力道輕重剛好,不會過重壓得人發疼,又能精準揉開緊繃的肌肉,溫熱的掌心隔著單薄的針織衫傳來暖意,溫知許筆尖一頓,一點黃色顏料落在畫布空白處,暈開小小的一塊印記。

“不用停,我自己緩一緩就好。”他小聲開口,耳尖悄悄泛開一層淺紅,下意識往側邊挪了半步,拉開一點細微距離。

張南辭收回手,卻沒有走遠,只是靠在一旁的畫櫃邊看著他,眼底帶著淺淺笑意。“蹲久站久都容易累,不用硬撐,累了就靠在沙發上歇片刻,畫不急著趕。”

溫知許輕輕“嗯”了一聲,重新穩住心神,細細修正方才不小心暈開的顏料印記,將那一小團黃點順勢添成一朵沾著雨珠的落花,落在青石地面的位置,反倒多了幾分自然生動的意境。

兩人就這麼安安靜靜作畫,偶爾開口交流兩句色彩配比、構圖調整,沒有刻意找話題堆砌情話,全是貼閤眼前畫面的細碎閒談。溫知許說起從前獨自畫畫的日子,住在狹小出租屋裡,遇上陰雨天只能關緊窗戶,光線昏暗,畫久了眼睛酸澀也沒人遞一杯熱茶,常常一畫就是一整天,周遭安靜得只剩下筆尖聲響,心底難免空落落的。

“以前總盼著能有一間採光充足的屋子,不用擠在狹小角落,卻從來沒想過,身邊能有人陪著我一起落筆。”他握著畫筆的動作頓了頓,目光落在畫布上兩道淺淺勾勒的人影輪廓,那是昨日兩人一起添上去的,並肩站在桂樹下的模樣。

張南辭手上的動作沒停,扇形畫筆輕輕掃過畫布上方,暈染出雨霧朦朧的遠空,語氣平淡溫和,沒有誇張的措辭,只是直白道出當下的安穩。

“以後每一個陰雨天,你都不用一個人悶頭作畫,我會在這裡陪著你,茶、毛毯、點心,全都給你備齊,不會讓你再獨自熬漫長的雨天。”
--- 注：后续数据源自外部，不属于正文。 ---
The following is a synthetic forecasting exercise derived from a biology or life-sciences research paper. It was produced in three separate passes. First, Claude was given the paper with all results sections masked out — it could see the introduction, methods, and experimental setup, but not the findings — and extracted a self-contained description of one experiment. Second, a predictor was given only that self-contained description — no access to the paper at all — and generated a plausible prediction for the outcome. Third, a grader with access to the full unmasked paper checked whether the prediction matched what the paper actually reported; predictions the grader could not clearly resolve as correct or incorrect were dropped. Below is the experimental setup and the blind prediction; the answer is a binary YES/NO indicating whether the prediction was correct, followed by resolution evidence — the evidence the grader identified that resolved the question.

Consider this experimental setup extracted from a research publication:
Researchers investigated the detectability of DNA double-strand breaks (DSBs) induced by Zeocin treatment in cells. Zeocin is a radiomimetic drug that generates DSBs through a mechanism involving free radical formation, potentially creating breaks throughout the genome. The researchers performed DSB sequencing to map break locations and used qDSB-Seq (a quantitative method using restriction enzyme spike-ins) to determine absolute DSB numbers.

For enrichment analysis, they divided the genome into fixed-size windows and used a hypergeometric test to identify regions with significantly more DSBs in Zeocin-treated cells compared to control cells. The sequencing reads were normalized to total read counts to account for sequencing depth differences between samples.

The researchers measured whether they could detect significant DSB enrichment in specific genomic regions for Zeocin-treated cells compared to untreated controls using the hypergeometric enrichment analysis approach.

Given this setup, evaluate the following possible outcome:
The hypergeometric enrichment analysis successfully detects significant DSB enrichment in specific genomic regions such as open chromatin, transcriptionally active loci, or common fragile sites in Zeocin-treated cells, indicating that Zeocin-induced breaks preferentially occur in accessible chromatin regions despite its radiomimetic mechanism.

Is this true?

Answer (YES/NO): NO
話音剛落,溫知許蘸取顏料時指尖沒拿穩,一整支小號油彩筆直接滑落在調色盤邊緣,濃稠的赭石色顏料蹭在他右側臉頰,留下一道淺淺的棕痕。他自己渾然不覺,依舊低頭專注修整陶罐的紋路,張南辭看見了,放下畫筆走到他面前,從桌角抽了一張乾淨柔軟的棉柔紙。

“別動,臉上沾顏料了。”

溫知許下意識抬頭,剛好對上對方近在咫尺的視線,雨霧透過落地窗落在張南辭肩頭,柔和了他平日裡清冷的眉眼。棉柔紙輕輕擦過臉頰,觸感柔軟溫熱,指腹無意間擦過他的下頜線,兩人動作同時頓了半秒,畫室裡只有窗外雨聲不斷迴響。

“是不是很難看?”溫知許往後退了一小步,抬手想去摸自己的臉頰,語氣帶著一點不好意思。
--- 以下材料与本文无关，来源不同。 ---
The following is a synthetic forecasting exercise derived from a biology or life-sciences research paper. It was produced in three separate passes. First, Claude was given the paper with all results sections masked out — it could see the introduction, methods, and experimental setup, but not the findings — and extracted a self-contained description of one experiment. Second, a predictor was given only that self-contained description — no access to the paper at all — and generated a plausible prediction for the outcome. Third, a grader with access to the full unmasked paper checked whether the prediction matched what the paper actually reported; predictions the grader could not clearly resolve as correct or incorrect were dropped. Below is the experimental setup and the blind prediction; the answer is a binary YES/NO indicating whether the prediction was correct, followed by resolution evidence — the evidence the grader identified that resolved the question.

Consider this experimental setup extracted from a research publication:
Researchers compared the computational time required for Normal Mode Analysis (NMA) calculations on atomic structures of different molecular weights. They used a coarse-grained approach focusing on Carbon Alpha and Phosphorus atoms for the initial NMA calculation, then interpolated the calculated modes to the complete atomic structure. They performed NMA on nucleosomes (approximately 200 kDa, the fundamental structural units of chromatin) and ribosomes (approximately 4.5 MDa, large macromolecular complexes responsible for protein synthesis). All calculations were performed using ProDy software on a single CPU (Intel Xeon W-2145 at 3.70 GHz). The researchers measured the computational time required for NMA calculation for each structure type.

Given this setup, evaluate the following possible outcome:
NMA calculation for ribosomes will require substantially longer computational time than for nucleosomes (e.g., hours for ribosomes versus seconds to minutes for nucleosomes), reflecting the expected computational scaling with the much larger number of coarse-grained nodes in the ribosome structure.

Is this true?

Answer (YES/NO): YES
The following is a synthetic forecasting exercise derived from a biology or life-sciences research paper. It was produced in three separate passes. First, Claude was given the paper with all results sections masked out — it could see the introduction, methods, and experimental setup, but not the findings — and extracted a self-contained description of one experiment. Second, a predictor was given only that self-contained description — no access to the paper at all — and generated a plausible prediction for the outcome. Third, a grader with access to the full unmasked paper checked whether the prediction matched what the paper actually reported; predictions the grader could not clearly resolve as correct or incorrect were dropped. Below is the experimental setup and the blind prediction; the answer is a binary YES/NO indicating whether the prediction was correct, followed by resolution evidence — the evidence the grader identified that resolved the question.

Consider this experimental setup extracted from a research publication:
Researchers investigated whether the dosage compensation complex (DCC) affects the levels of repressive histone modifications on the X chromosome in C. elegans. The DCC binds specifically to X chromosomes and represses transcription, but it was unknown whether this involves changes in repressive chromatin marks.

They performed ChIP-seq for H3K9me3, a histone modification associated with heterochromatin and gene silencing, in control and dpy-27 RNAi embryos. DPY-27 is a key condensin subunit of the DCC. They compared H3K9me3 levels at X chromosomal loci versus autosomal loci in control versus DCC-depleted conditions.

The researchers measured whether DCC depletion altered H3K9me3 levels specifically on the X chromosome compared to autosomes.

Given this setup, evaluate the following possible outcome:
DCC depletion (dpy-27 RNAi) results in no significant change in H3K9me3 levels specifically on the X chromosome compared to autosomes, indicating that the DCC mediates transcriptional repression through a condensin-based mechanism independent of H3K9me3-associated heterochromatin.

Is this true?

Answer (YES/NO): YES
“還好,一小塊赭石,像沾了片落在地上的枯葉,不醜。”張南辭把用過的棉柔紙揉成團丟進垃圾桶,眼底笑意更深,“要不要報覆回來,我不躲。”

溫知許聞言彎了彎眼,指尖蘸了一點淺金色顏料,微微抬著手靠近對方的側臉,剛要碰到衣領,手腕忽然被輕輕握住。張南辭沒有用力禁錮,只是虛虛圈住他的手腕,避免顏料蹭到身上難清洗的黑色上衣。